___ Texte ___
Rue89 et Le Figaro lancent la chasse au « conspirationniste » René Balme
Ce 31 mai 2012, Rue89, Street Press et Le Figaro lâchent les chiens sur le "conspirationniste" René Balme, membre du parti de Jean-Luc Mélenchon. Ils tirent tous la sonnette d'alarme contre l'indépendance d'esprit, ce crime ultime des temps modernes.

Nous sommes en 1984, et les patrouilles de la police de la pensée rôdent. Ce genre de propos tient certes maintenant du lieu commun sur la Toile, mais c'est tellement, et si terriblement vrai. Comment en sommes-nous arrivés là ?
Tout commence, le 30 mai, par un article dénonciateur d'Ornella Guyet sur Rue89 au titre assassin : "Législatives : une tache rouge-brune dans la campagne du Front de Gauche". Dans le viseur : René Balme, maire de Grigny, investi par le Front de Gauche dans la 11e circonscription du Rhône. Son crime : l'homme serait "conspirationniste". Et il animerait un site, Oulala.net, "à la ligne complotiste et aux contenus nauséabonds" (qui nous rappellent sans doute les heures les plus sombres de notre histoire...). Obsession antisioniste, homophobie, éloge des dictatures, soutien à l'Iran, interview de Thierry Meyssan... ce monsieur Balme a toutes les tares !
Ornella Guyet ne lui pardonne apparemment pas qu'il offre une visibilité à des personnages comme Gilad Atzmon, Israel Shamir (plus ou moins antisémistes selon elle), Alain Soral, Dieudonné, Thierry Meyssan, Webster Tarpley, Alex Jones (complotiste d'extrême droite, paraît-il), Pierre Hillard (un catholique intégriste et théoricien français du « nouvel ordre mondial », nous dit-on), des leaders politiques comme Milosevic, Gbagbo, Kadhafi, Ahmadinejad, El-Assad ou Hassan Nasrallah (pourtant interviewé par Julian Assange lui-même, mais persona non grata à Rue89...), le mouvement Zeitgeist, l'association ReOpen911, etc. Le seuil de tolérance de cette journaliste semble vite atteint.
Dès le lendemain, les petits jeunes de Street Press (sorte de Rue89 pour adolescents, même esprit ouvert...), embraient sur leurs aînés...
Et puis, un article du figaro.fr dénonce à son tour René Balme, le méchant conspirationniste, qui a le malheur de se poser des questions sur la version officielle des attentats du 11-Septembre et sur celle de la mort de Ben Laden, comme tant d'internautes... et se voit cloué au pilori par un petit article mesquin, qui réclame sa tête. Un article qui n'est pas sans rappeler celui de Jean Guisnel dans Le Point qui avait demandé en février 2009 la tête du géopoliticien Aymeric Chauprade, avant de l'obtenir dès le lendemain, sur décision du ministre Morin (le type qui fait des super voeux de fin d'année dans sa cuisine).
___
### [Consigne A]
Dans les enregistrements, partez de la ligne qui contient « From these choices — » et arrêtez-vous après celle qui contient « D) the rescue worker at the point at 346,235 ». Disposez ces lignes en tableau Markdown à deux colonnes, « N° » et « Ligne », sans les lignes vides.
___ Données fournies ___
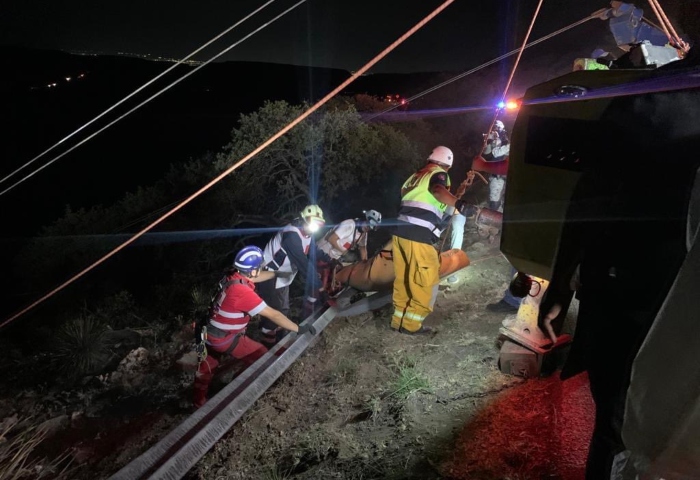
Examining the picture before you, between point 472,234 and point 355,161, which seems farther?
point 355,161

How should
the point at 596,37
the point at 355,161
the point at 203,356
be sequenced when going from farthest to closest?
the point at 596,37, the point at 355,161, the point at 203,356

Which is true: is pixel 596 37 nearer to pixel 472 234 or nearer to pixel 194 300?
pixel 472 234

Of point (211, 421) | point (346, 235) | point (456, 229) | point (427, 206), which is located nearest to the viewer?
point (211, 421)

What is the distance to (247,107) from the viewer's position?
54.3 metres

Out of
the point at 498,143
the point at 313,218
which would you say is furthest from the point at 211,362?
the point at 498,143

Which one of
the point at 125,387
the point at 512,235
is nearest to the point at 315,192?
the point at 125,387

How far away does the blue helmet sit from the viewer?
4.75 meters

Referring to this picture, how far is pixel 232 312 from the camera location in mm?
4746

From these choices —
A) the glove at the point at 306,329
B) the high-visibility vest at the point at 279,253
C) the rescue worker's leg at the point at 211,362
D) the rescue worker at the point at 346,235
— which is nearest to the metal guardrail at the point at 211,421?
the glove at the point at 306,329

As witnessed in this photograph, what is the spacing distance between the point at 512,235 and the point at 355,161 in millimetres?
10374

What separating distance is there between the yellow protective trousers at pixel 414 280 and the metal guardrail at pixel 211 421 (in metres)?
1.25

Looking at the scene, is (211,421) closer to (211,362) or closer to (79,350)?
(211,362)

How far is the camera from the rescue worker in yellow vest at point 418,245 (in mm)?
5160

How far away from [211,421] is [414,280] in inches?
108
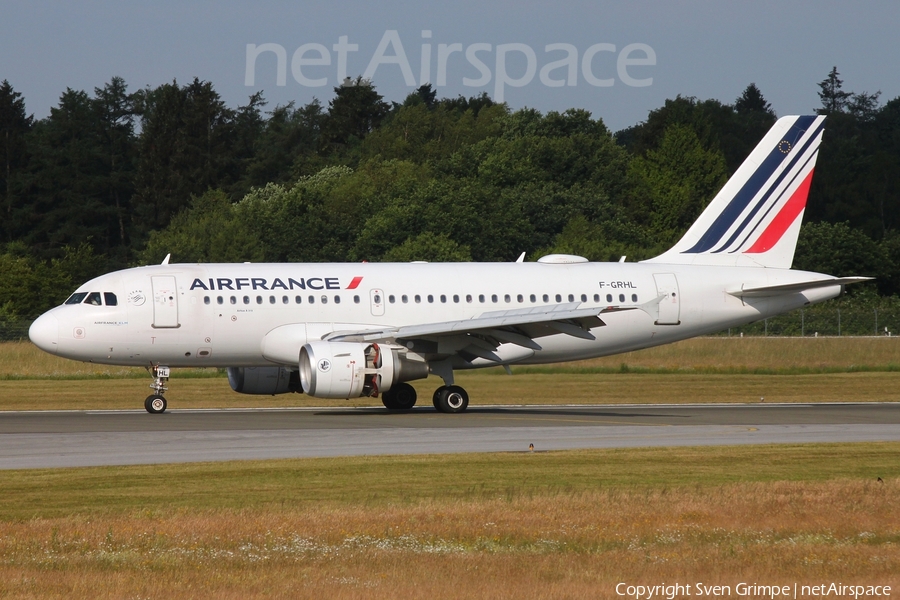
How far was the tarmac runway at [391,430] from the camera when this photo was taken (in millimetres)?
___
### [Consigne B]
Pour chacune des affirmations suivantes sur l'article consacré à René Balme, répondez par oui ou par non et citez les mots du texte qui tranchent. (i) L'article d'Ornella Guyet sur Rue89 date du 30 mai. (ii) René Balme est maire de Villeurbanne. (iii) Jean Guisnel avait réclamé dans Le Point la tête d'Aymeric Chauprade en février 2009.

### [Réponse A]
| N° | Ligne |
|---|---|
| 1 | From these choices — |
| 2 | A) the glove at the point at 306,329 |
| 3 | B) the high-visibility vest at the point at 279,253 |
| 4 | C) the rescue worker's leg at the point at 211,362 |
| 5 | D) the rescue worker at the point at 346,235 |

### [Réponse B]
(i) Oui : « Tout commence, le 30 mai, par un article dénonciateur d'Ornella Guyet sur Rue89 ».
(ii) Non : « René Balme, maire de Grigny ».
(iii) Oui : « celui de Jean Guisnel dans Le Point qui avait demandé en février 2009 la tête du géopoliticien Aymeric Chauprade ».